> **TRY IT**: Make an exact transcript of the lines in the data below, starting with the one containing "United States, site archbold_FL-23." and going on through the one containing "A: Cervus elaphus (red deer).", with both included and the pictures left out.

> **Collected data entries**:
--------------------------------

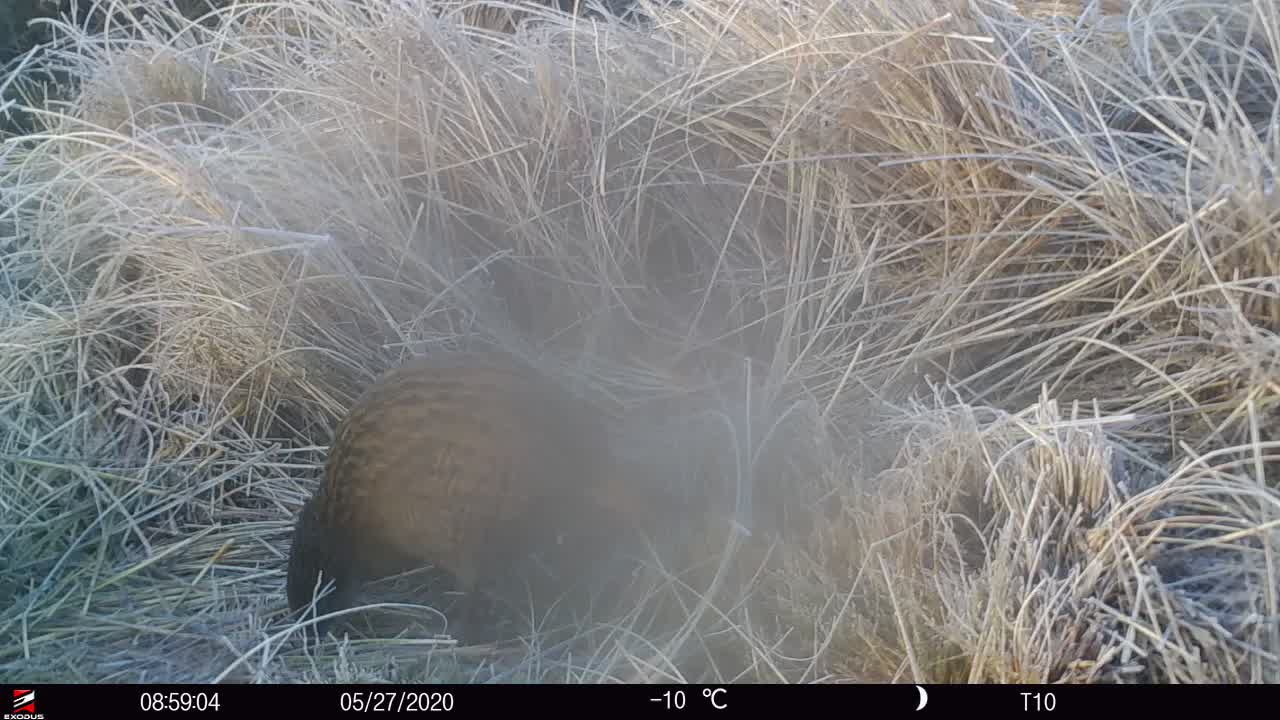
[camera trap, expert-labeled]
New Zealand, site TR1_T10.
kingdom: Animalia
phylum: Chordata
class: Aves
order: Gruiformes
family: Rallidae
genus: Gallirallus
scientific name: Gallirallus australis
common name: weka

--------------------------------

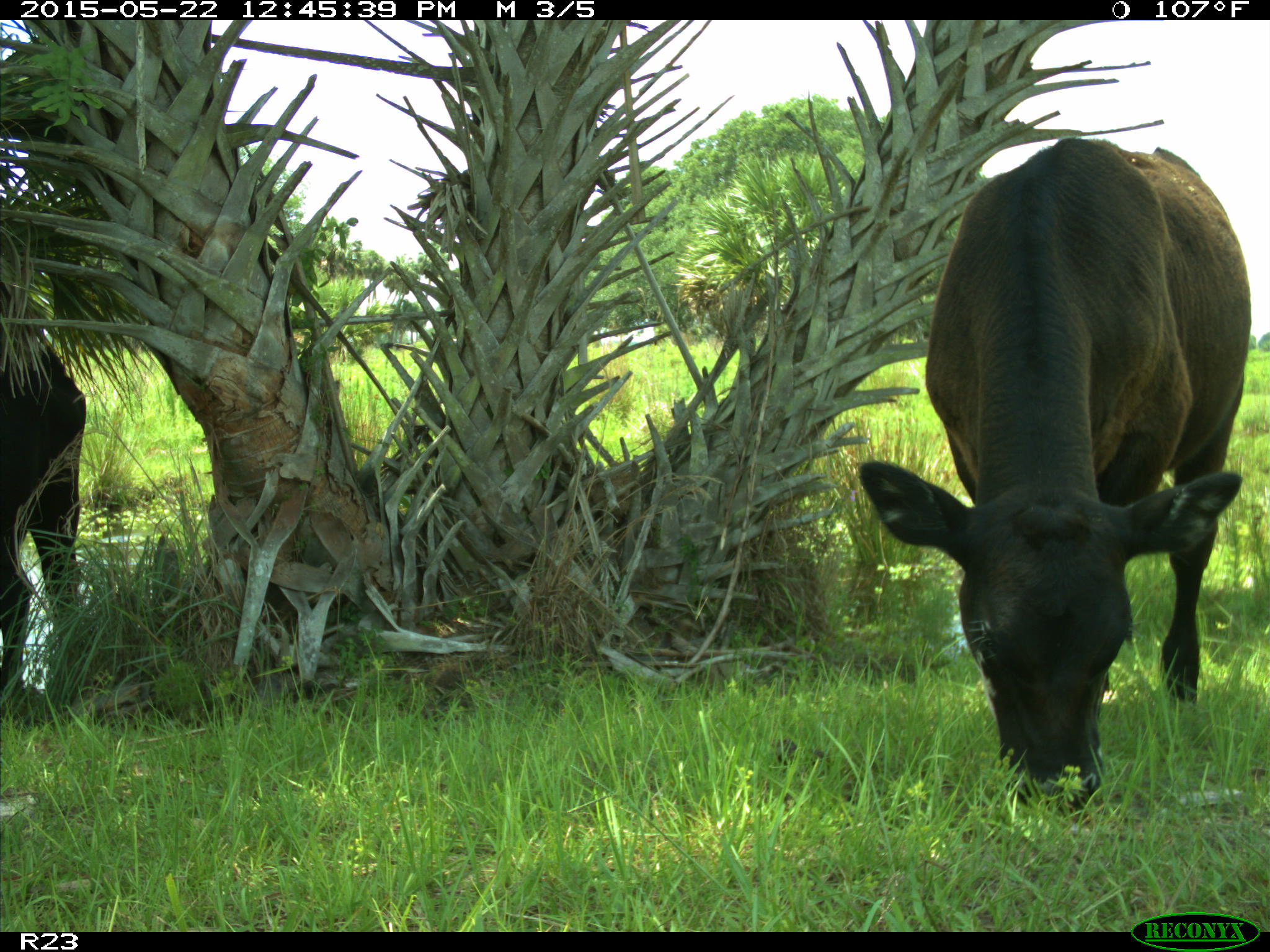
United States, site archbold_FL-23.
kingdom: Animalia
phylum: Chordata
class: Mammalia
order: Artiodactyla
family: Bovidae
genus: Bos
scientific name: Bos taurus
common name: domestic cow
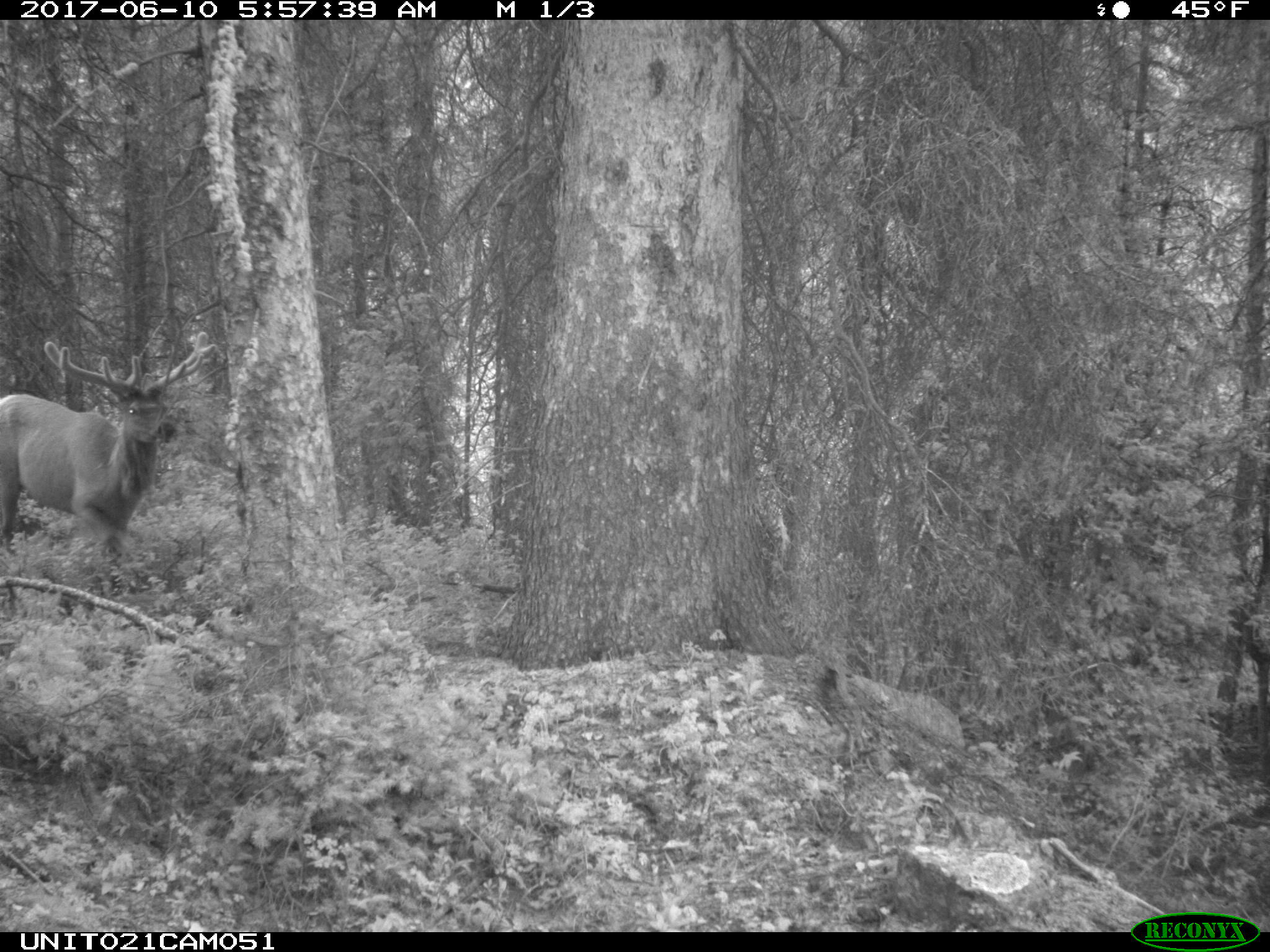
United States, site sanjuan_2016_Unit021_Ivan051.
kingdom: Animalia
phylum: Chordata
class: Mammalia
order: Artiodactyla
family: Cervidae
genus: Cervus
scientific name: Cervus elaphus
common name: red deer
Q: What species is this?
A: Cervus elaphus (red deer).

--------------------------------

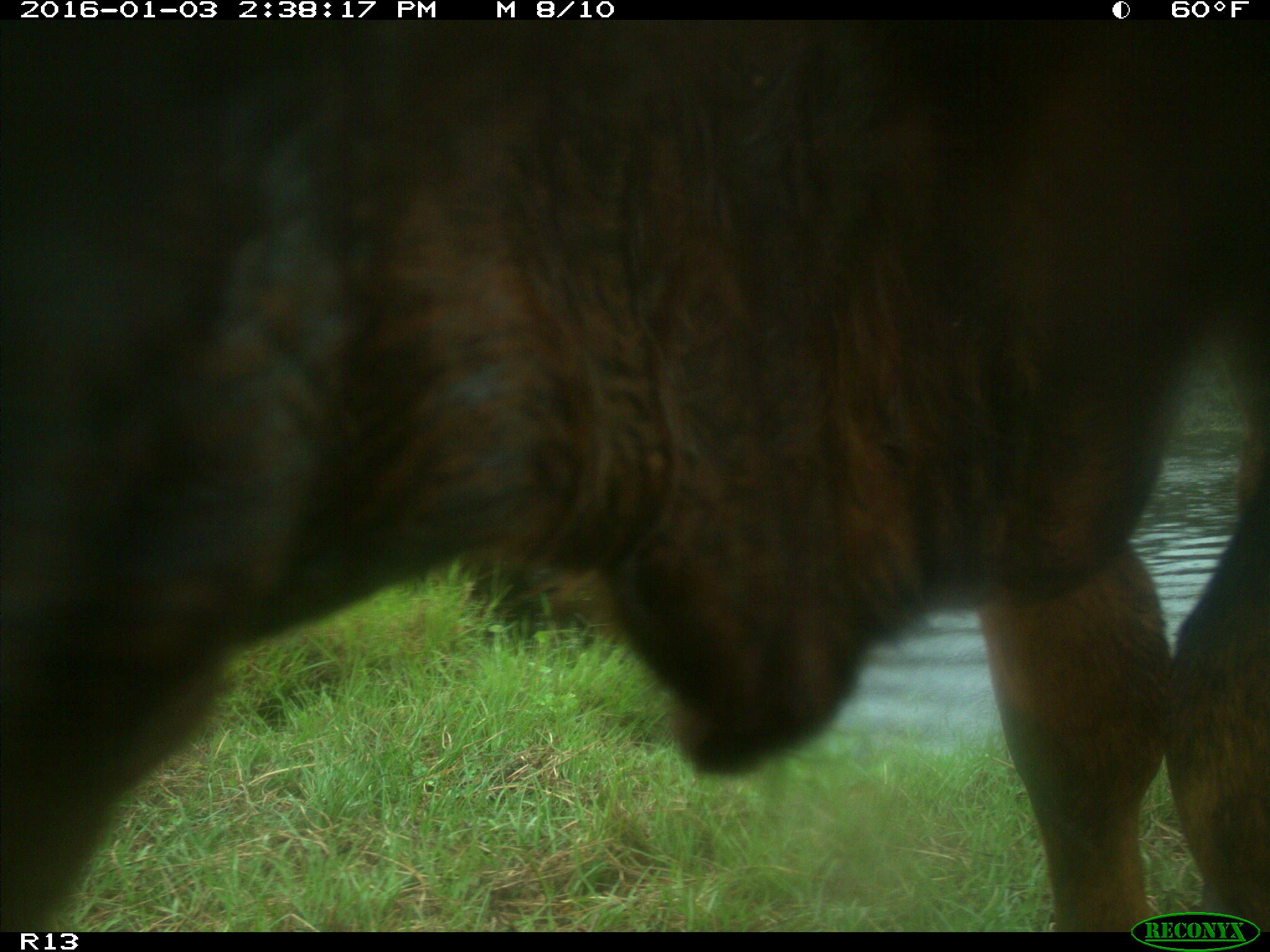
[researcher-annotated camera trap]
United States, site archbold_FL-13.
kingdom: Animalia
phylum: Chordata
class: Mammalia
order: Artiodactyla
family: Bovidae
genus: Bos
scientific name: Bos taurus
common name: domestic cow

--------------------------------

> **OUTPUT OF THE EXERCISE**:
United States, site archbold_FL-23.
kingdom: Animalia
phylum: Chordata
class: Mammalia
order: Artiodactyla
family: Bovidae
genus: Bos
scientific name: Bos taurus
common name: domestic cow
United States, site sanjuan_2016_Unit021_Ivan051.
kingdom: Animalia
phylum: Chordata
class: Mammalia
order: Artiodactyla
family: Cervidae
genus: Cervus
scientific name: Cervus elaphus
common name: red deer
Q: What species is this?
A: Cervus elaphus (red deer).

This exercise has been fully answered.